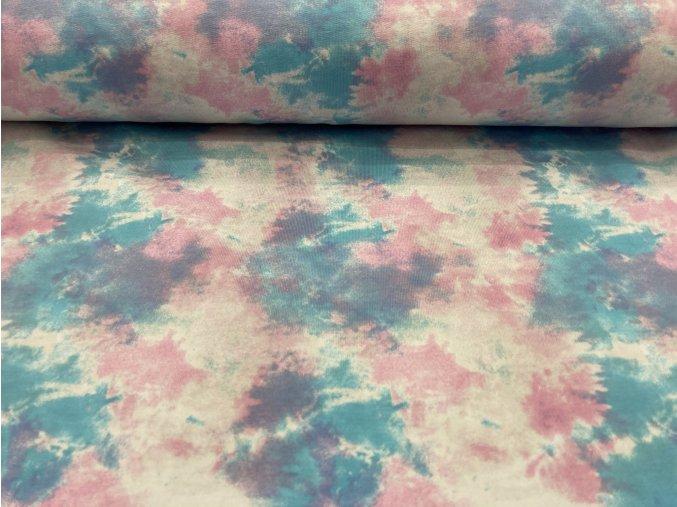 Teplákovina nepočesaná batika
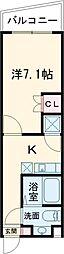 東武東上線 下赤塚駅 徒歩10分の賃貸マンション 3階1Kの間取り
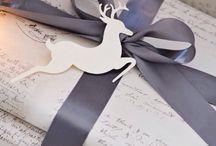 Natale si avvicina!!! / Idee per Natale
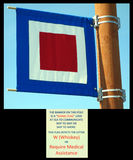 A signal flag at homer alaska. Stock Photography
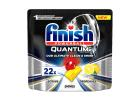 Finish Quantum Ultimate Dishwashing Tablets with Lemon Sparkle 35 Tabs 275 g
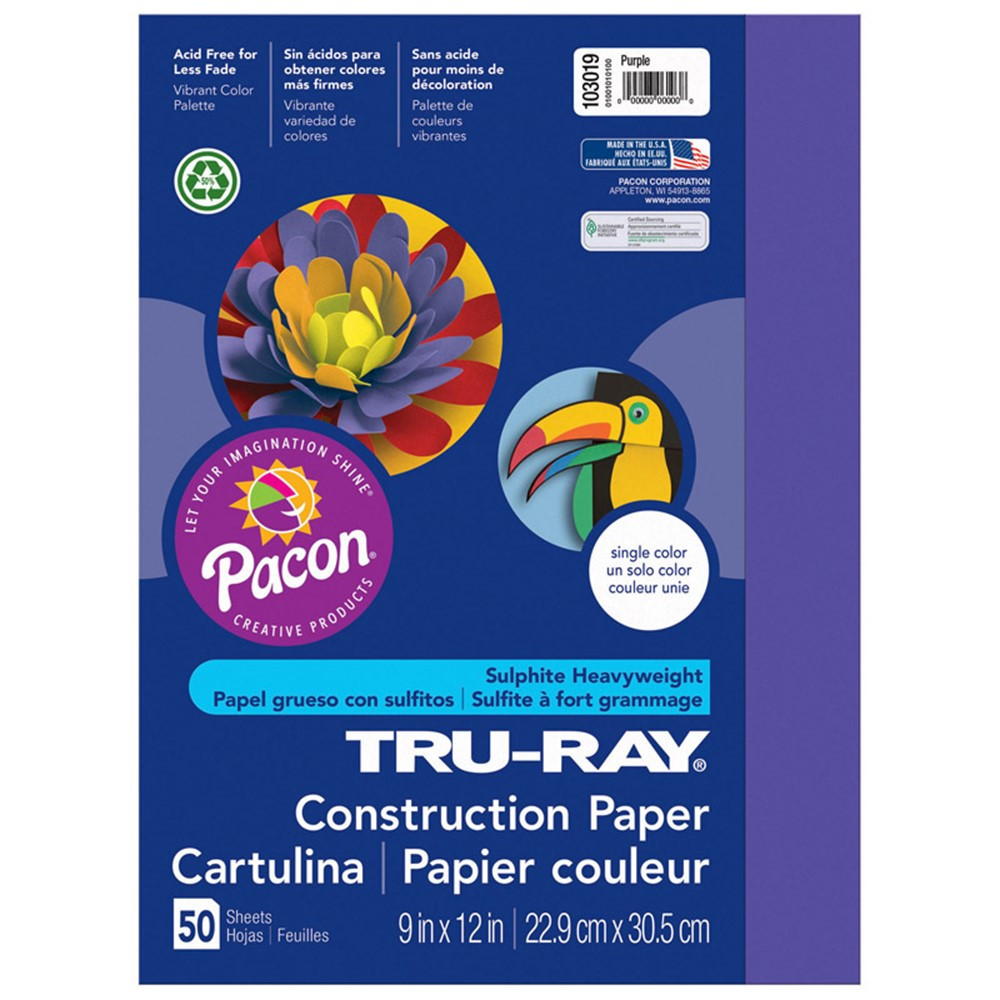PAC103019 - Tru Ray 9 X 12 Purple 50 Sht Construction Paper in Construction Paper
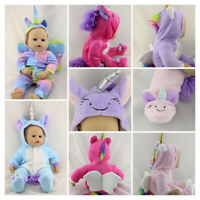 UNICORN ALL IN ONE / JUMPSUIT / ROMPER CLOTHES FITS 43CM BABY ANNABELL DOLL
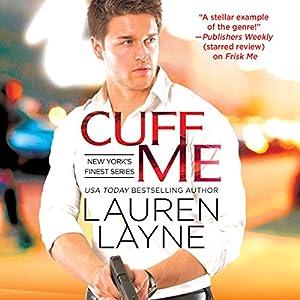 Cuff Me Audiobook
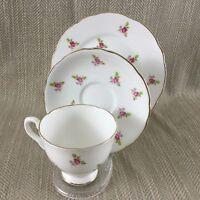 Vintage Tazza da Tè e Piattino Trio Piccolo Rose Chintz Delicato Porcellana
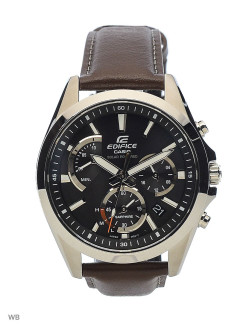 Часы EDIFICE EFS-S530L-5AVUEF CASIO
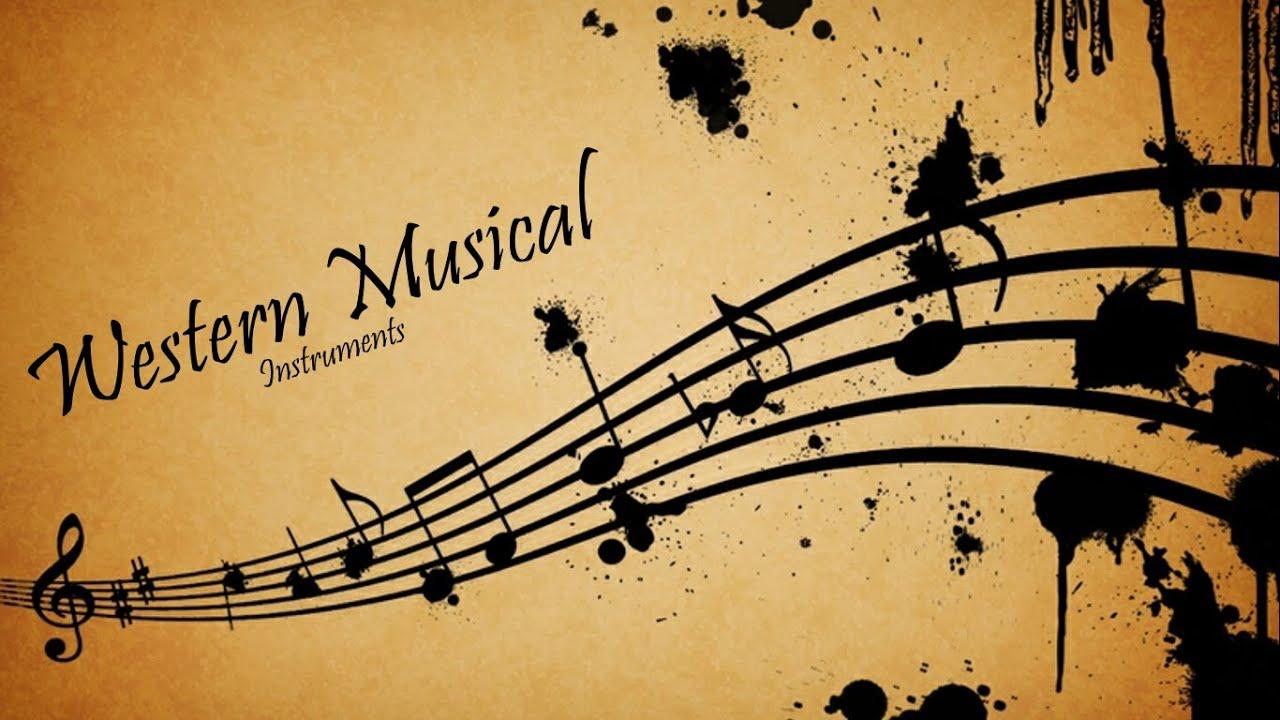 western music The orchard music, ioda, koch entertainment, wmg (on behalf of silva screen records) ubem, sodrac, emi music publishing, cmrra, umpg publishing, and 5 music rights societies song paint it black.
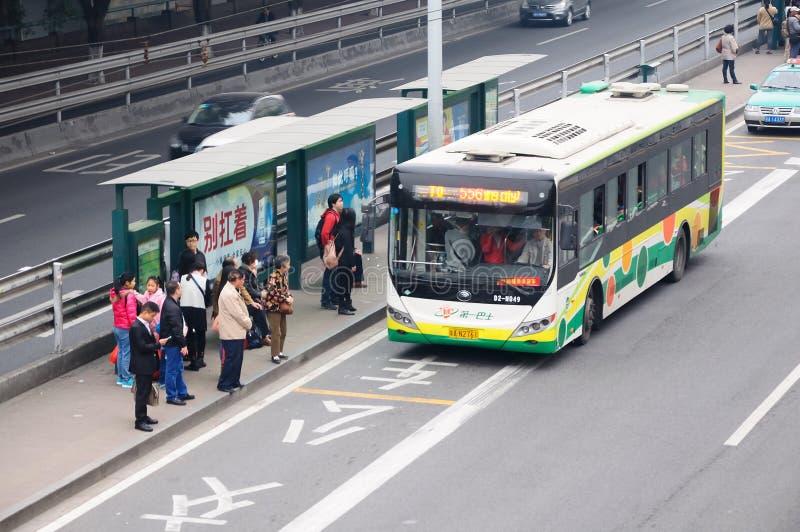 Arrêt de bus image libre de droits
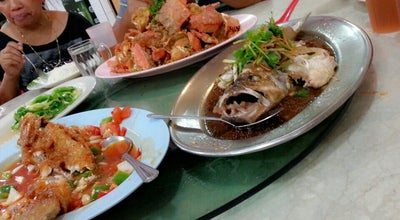 Photo of Chinese Restaurant Restaurant New Hong Kong at Fajar, Lahad Datu, Malaysia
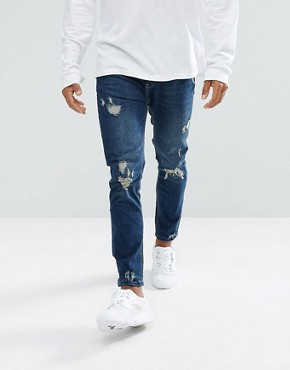 Bershka Skinny Jeans With Rips in Dark Blue Wash - Blue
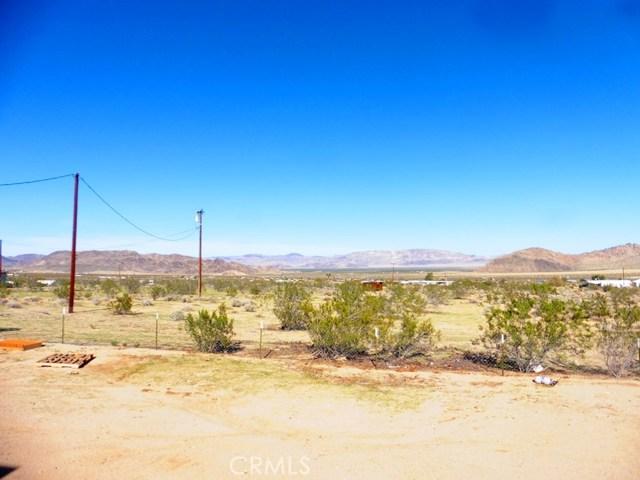 3639 Dusty Mile Road Landers, CA 92285 - MLS #: PW18265485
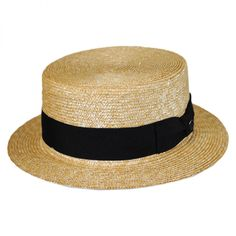 6f58bf42a8330 https   www.villagehatshop.com product straw-hats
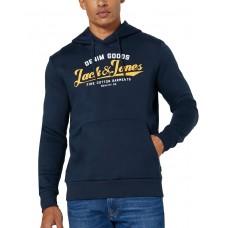 JACK i JONES Superior Regular Fit Hoodie Navy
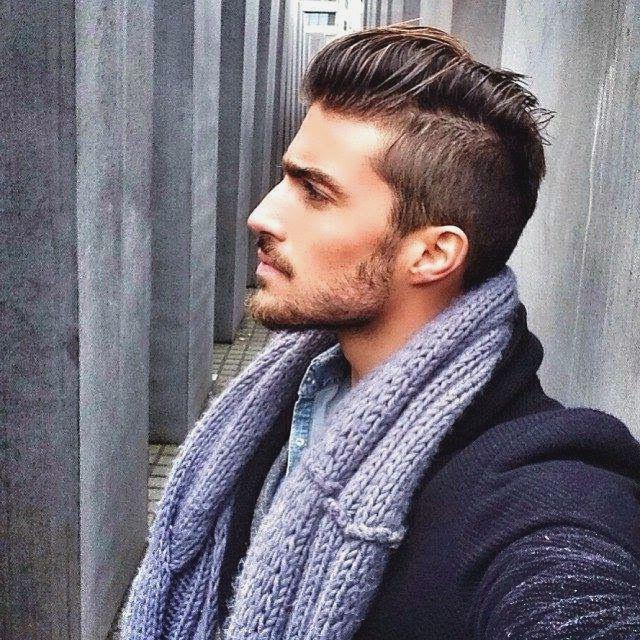 men undercut hairstyle - Google Search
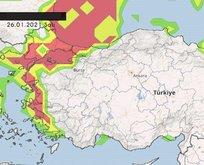 İstanbul'da 3 günlük alarm! Beklenmedik tehlike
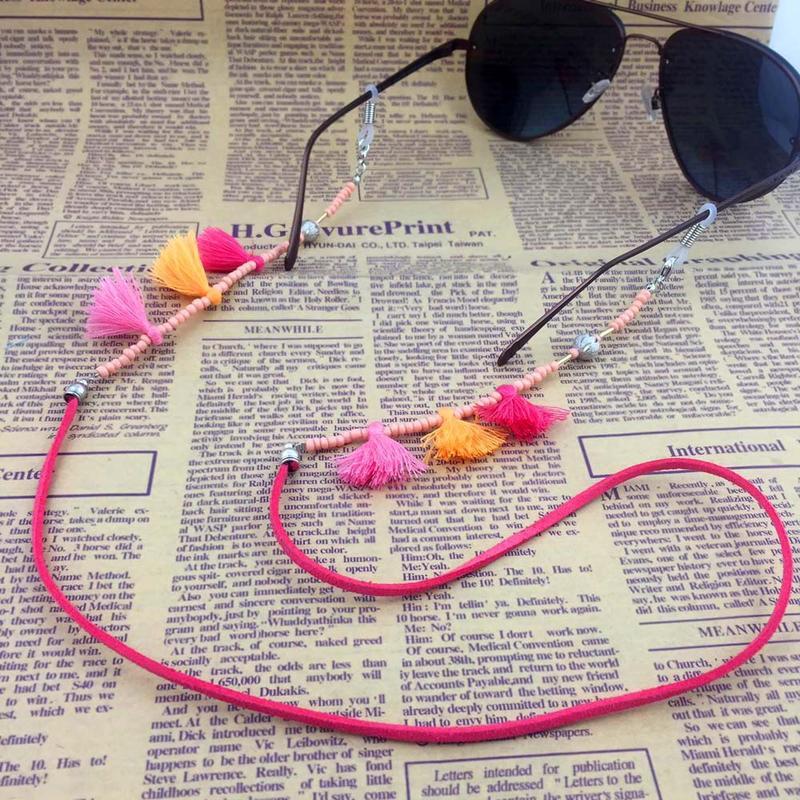 Nueva Venta de gafas de sol con borla para mujer, gafas de lectura, cadena, cordón, correa para el cuello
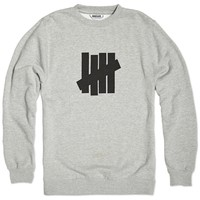 Undefeated 5 Strike Basic Pullover Crew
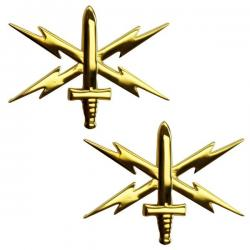Cyber Warfare Army Officer Collar Device (Pair)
+ + + + + + +
INSTRUCTIONS FOR THE TASK: Your answer must be an exact copy of the records, with every picture left out.

TASK RESPONSE:
 Teplákovina nepočesaná batika
 東武東上線 下赤塚駅 徒歩10分の賃貸マンション 3階1Kの間取り
 Natale si avvicina!!! / Idee per Natale
 A signal flag at homer alaska. Stock Photography
 Finish Quantum Ultimate Dishwashing Tablets with Lemon Sparkle 35 Tabs 275 g
PAC103019 - Tru Ray 9 X 12 Purple 50 Sht Construction Paper in Construction Paper
 UNICORN ALL IN ONE / JUMPSUIT / ROMPER CLOTHES FITS 43CM BABY ANNABELL DOLL
 Cuff Me Audiobook
 Vintage Tazza da Tè e Piattino Trio Piccolo Rose Chintz Delicato Porcellana
 Часы EDIFICE EFS-S530L-5AVUEF CASIO
 western music The orchard music, ioda, koch entertainment, wmg (on behalf of silva screen records) ubem, sodrac, emi music publishing, cmrra, umpg publishing, and 5 music rights societies song paint it black.
 Arrêt de bus image libre de droits
 Photo of Chinese Restaurant Restaurant New Hong Kong at Fajar, Lahad Datu, Malaysia
 Bershka Skinny Jeans With Rips in Dark Blue Wash - Blue
 3639 Dusty Mile Road Landers, CA 92285 - MLS #: PW18265485
 6f58bf42a8330 https   www.villagehatshop.com product straw-hats
 JACK i JONES Superior Regular Fit Hoodie Navy
 men undercut hairstyle - Google Search
 İstanbul'da 3 günlük alarm! Beklenmedik tehlike
 Nueva Venta de gafas de sol con borla para mujer, gafas de lectura, cadena, cordón, correa para el cuello
 Undefeated 5 Strike Basic Pullover Crew
Cyber Warfare Army Officer Collar Device (Pair)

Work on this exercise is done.